Before the Cambrian explosion created the vast majority of Earth’s first animals 540 million years ago, the world was a relatively quiet place. But that doesn’t mean it was lifeless. Before the Cambrian period, there lived a smattering of weird creatures referred to as the Ediacarian biota. Oldest among these bizarre organisms was a floppy 1.5-meter-long bathmat of a creature known as Dickinsonia. In a new Science paper, researchers confirm that this soft, weird little guy is the earliest known animal humans have ever discovered.

Dickinsonia, named for South Australia’s former director of mines Sir Ben Dickinson, doesn’t look like any animal we know today. It’s flat and oval shaped and can range in size from a few inches to several feet in diameter. It’s striped with long raised ridges known as modules. It doesn’t have a mouth, gut, or anus. But we know it ate microbes and algae, flopped around in the ocean, and was a multicellular organism well before any of the iconic Cambrian life forms — trilobites, mollusks, and their tiny ilk — came into being.

Now, Australian National University scientists have confirmed using one particularly well-preserved fossil just how long ago Dickinsonia bobbed along in the ancient oceans — and man, is it old.

Most animal life on Earth evolved during the Cambrian explosion, which began 540 million years ago. Before that, there existed the animal we know as Dickinsonia.

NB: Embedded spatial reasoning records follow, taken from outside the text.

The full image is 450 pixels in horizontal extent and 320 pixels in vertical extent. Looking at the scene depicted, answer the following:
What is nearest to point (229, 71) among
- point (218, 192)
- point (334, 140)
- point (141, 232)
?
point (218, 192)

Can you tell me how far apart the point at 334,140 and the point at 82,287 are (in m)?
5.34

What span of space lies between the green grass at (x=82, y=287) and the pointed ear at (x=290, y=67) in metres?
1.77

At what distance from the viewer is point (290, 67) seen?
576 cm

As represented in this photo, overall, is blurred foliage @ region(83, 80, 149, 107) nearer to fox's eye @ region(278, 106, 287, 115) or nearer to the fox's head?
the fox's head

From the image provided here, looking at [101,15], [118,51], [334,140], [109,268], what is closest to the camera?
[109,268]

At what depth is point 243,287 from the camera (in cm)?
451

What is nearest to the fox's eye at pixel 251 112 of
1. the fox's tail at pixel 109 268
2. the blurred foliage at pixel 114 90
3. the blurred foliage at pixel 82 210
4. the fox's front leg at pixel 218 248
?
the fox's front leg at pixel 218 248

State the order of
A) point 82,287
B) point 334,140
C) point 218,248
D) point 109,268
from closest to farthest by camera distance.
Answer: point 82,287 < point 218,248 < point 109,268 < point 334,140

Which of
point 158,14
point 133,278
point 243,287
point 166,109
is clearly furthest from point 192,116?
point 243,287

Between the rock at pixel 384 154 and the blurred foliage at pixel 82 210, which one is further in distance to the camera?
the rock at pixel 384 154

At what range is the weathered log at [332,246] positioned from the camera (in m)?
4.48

In 2017, researchers confirmed that Dickinsonia, despite its otherworldly looks, is indeed a member of the biological kingdom of Animalia, a classification reserved for multicellular eukaryotic organisms, like us. That discovery was groundbreaking because it meant that full-fledged animals existed before the Cambrian explosion — an idea scientists have been debating for close to a century.

Now, the ANU scientists show how long before the Cambrian explosion Dickinsonia lived using an unprecedentedly well-kept specimen. Digging in the sandstone of an extremely remote region near Russia’s White Sea, Ilya Bobrovskiy, a Ph.D. scholar at ANU, discovered a Dickinsonia fossil that was so well preserved that it still had traces of cholesterol — the fatty stuff that blocks human blood vessels — which the researchers used to date its origins. Cholesterol, the team explains in the paper, is a hallmark of animal life.

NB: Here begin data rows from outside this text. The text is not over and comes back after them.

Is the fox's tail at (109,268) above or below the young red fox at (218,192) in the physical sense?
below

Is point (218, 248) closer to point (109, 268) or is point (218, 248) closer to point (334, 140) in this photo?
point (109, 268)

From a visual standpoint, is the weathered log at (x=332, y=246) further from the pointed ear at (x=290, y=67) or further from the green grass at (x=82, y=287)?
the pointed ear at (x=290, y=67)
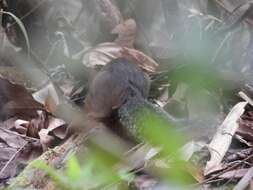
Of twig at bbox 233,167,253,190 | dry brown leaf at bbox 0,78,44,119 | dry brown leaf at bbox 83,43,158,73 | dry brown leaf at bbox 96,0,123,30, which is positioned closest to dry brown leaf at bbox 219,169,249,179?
twig at bbox 233,167,253,190

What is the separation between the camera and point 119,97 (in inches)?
92.9

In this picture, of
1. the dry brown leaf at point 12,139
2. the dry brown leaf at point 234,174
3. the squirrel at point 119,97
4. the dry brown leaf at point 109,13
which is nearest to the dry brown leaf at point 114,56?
the dry brown leaf at point 109,13

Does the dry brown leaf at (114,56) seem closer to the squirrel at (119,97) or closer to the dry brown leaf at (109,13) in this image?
the dry brown leaf at (109,13)

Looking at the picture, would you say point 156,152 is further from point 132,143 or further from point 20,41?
point 20,41

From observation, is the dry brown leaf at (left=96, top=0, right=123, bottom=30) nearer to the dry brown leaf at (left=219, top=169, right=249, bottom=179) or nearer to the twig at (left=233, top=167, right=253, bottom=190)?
the dry brown leaf at (left=219, top=169, right=249, bottom=179)

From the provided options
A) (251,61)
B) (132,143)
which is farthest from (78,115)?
(251,61)

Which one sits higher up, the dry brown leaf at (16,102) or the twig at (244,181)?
the twig at (244,181)

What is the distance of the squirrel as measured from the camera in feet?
7.39

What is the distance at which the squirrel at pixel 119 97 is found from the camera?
2254mm

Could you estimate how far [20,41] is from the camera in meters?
3.11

“Scientists have been fighting for more than 75 years over what Dickinsonia and other bizarre fossils of the Edicaran Biota were: giant single-celled amoeba, lichen, failed experiments of evolution or the earliest animals on Earth,” said Jochen Brocks, Ph.D., an associate researcher at the ANU Research School of Earth Sciences. “The fossil fat now confirms Dickinsonia as the oldest known animal fossil, solving a decades-old mystery that has been the Holy Grail of palaeontology.”

Impeccably preserved organic matter, which contained cholesterol — a hallmark of animal life — was lifted from the Dickinsonia fossil.

“The fossil fat now confirms Dickinsonia as the oldest known animal fossil, solving a decades-old mystery that has been the Holy Grail of palaeontology.”

ANU’s calculations state that Dickinsonia lived 558 million years ago, some 16 million years before the Cambrian explosion is thought to have begun. This will no doubt help shape scientists’ thinking about the Ediacaran biota, which, because individual species were so difficult to classify, had left scientists scratching their heads for many years.

As the team writes in the paper, their conclusion about Dickinsonia’s age “supports the idea that the Ediacaran biota may have been a precursor to the explosion of animal forms later observed in the Cambrian, about 500 million years ago.”

What this means is that, although Dickinsonia doesn’t exist today, it is the earliest known part of the evolutionary family tree from which all animals — our unbathmat-like selves included — eventually emerged.